Extracting named entities from a ```spaCy``` doc requires an extra step, but nothing too challenging:

In [16]:
# extracting NERs
for ent in doc.ents: # for entity in doc.ents
    print(ent.text, ent.label_)

Ross PERSON
Scotland GPE


Here it will capture that New York is one entity on it's own.

__Questions:__ 

1. What range of linguistic features is available beyond what we're looking at here? 
2. Are the same range of features available for all languages? Compare e.g. English and Danish.

## Count distribution of linguistic features

__Create doc object__

In [19]:
# load a text file
import os
filename = os.path.join("..", "data", "example.txt")

In [20]:
with open(filename, "r", encoding="utf-8") as file:
    text = file.read()

In [21]:
# create a doc object
doc = nlp(text)

In [23]:
# create empty list 
entities = []

# add each entity to list  
for ent in doc.ents:
    entities.append(ent.text)

In [24]:
print(set(entities)) # set(), given a collection of objects - gives all the unique objects 

['KANSAS CITY', 'Mo.', 'AP', 'Hundreds of thousands', 'Kansas City', 'Wednesday', 'the Kansas City Chiefs’', 'second', 'Super Bowl', 'two years', 'Andy Reid', 'Super Bowl MVP', 'Patrick Mahomes', 'Chiefs', 'one', 'Kansas City', 'noon', 'Union Station', 'Chiefs', 'the Philadelphia Eagles', '38-35', 'Sunday', '8 seconds', 'more than 19', 'The City Council Transportation and Infrastructure Committee', '750,000', 'Quinton Lucas', 'more than $1.5 million', 'The the Kansas City Sports Commission', '$1 million', 'the Jackson County Legislature', '75,000']


In [28]:
# count number of adjectives
adjective_count = 0

for token in doc:
    if token.pos_ == "ADJ":
        adjective_count +=1

print(adjective_count)

11


__Relative frequency__

In [29]:
# find the relative frequency per 10,000 words
relative_freq = (adjective_count/len(doc)) * 10000

In [31]:
int(relative_freq) # make it an int to get rid of the very long decimal 

438

In [32]:
round(relative_freq, 2)

438.25

## Creating neater outputs using ```pandas```

At the moment, all of our output from ```spaCy``` is in the form of lists. If we want to save these, it probably makes sense to have them saved in a more transferable format, such as CSV files or JSONs.

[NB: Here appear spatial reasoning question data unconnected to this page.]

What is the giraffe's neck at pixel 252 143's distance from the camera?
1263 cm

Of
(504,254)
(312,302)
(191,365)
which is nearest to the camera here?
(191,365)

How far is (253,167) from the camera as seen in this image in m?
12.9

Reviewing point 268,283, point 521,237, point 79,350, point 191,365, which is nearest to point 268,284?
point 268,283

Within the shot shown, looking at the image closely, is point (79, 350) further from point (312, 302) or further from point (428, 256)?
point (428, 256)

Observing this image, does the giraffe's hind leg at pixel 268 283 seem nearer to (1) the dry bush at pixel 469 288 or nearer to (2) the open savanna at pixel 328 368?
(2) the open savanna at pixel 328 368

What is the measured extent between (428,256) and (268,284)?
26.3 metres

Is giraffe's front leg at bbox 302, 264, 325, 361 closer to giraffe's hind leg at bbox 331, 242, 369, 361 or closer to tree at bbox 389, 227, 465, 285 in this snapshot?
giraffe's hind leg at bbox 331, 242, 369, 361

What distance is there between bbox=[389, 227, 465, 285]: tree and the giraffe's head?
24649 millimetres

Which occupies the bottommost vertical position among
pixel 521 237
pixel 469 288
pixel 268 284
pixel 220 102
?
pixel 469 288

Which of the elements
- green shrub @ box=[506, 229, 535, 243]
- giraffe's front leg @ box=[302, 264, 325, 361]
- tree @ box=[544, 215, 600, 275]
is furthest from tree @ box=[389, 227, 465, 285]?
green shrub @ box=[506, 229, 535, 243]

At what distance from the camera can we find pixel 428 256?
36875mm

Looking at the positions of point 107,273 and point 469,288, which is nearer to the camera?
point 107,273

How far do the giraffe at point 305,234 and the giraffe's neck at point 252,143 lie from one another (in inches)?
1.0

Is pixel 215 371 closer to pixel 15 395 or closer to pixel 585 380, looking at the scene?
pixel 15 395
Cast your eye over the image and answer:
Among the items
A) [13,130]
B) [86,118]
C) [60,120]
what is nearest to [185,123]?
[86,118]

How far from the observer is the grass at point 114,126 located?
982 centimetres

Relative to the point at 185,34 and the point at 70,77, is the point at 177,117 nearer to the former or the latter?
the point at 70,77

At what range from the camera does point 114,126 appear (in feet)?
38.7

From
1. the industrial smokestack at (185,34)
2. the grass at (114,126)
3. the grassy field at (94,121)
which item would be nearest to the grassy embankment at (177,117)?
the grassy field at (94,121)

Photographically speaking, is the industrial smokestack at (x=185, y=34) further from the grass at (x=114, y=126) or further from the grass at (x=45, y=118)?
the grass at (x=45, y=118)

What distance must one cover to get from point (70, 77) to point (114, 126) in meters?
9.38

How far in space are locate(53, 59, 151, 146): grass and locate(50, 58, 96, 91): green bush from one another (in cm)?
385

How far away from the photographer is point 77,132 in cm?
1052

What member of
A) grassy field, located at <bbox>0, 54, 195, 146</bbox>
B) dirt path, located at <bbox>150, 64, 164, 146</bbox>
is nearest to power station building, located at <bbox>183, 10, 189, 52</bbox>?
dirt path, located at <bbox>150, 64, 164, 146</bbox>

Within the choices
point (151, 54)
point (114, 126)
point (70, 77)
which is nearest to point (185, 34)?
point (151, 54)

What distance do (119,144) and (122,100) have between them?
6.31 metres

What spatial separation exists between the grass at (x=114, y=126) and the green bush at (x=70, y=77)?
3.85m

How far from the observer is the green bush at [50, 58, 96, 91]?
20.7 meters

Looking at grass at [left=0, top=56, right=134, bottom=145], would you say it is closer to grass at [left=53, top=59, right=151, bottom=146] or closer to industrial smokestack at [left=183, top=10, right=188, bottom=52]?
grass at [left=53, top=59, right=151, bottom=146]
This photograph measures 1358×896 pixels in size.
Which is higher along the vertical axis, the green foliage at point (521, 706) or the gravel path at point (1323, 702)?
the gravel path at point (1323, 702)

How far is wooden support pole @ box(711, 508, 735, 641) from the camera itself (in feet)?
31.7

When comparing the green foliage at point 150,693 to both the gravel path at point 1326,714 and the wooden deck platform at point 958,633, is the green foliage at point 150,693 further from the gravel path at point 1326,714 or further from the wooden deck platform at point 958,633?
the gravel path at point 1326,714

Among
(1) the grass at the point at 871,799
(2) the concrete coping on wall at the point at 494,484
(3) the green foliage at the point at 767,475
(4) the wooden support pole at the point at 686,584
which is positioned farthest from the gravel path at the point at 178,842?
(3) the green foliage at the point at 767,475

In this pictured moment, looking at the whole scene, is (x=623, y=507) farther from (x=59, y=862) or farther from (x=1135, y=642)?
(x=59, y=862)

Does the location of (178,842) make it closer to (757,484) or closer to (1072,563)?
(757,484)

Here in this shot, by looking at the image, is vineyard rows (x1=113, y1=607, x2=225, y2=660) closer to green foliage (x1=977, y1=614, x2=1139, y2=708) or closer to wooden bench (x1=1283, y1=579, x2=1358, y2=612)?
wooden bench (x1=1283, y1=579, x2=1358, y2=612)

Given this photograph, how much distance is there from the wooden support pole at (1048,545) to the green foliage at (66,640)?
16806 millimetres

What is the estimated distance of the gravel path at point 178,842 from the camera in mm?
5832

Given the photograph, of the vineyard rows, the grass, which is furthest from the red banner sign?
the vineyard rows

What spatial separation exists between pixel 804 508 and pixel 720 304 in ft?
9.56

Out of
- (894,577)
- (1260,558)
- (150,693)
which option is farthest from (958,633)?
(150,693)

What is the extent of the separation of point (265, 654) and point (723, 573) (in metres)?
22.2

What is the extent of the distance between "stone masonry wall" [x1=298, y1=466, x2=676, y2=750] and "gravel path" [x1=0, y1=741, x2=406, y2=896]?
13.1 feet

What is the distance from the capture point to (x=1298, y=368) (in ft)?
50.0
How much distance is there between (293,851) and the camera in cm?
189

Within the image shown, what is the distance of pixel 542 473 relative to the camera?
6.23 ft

One very easy way to do this with Python is by using the dataframe library ```pandas```.

In [33]:
import pandas as pd

In [34]:
# create spaCy doc
# create a new Doc object
doc = nlp(input_string)

In [37]:
annotations = []
for token in doc:
    annotations.append((token.text, token.pos_)) # by wrapping the two "token." together puts them in a tuple together 

In [38]:
annotations

[('My', 'PRON'),
 ('name', 'NOUN'),
 ('is', 'AUX'),
 ('Ross', 'PROPN'),
 ('and', 'CCONJ'),
 ('I', 'PRON'),
 ('come', 'VERB'),
 ('from', 'ADP'),
 ('Scotland', 'PROPN'),
 ('.', 'PUNCT')]

In [42]:
# spaCy doc to pandas dataframe
data = pd.DataFrame(annotations, 
                    columns=["Token", "POS"])

In [43]:
data

Unnamed: 0,Token,POS
0,My,PRON
1,name,NOUN
2,is,AUX
3,Ross,PROPN
4,and,CCONJ
5,I,PRON
6,come,VERB
7,from,ADP
8,Scotland,PROPN
9,.,PUNCT


In [49]:
# save dataframe - getting an error here 
outpath = os.path.join("..", "out", "annotations.csv")
data.to_csv(outpath)

OSError: Cannot save file into a non-existent directory: '../out'

## Assignment 1

Spend some time exploring and familiarizing yourself with ```spaCy``` and ```pandas```. We'll come back to them quite a lot through this semester, so it will help to have a solid handle on how they function.

When you are ready, head over to [Assignment 1](https://classroom.github.com/a/PdNi7nPv) which takes some of the skills you've learned last week and today. The task will be to count how many times certain linguistic features occur accross different documents, and to save those results in a clear and easy-to-understand way.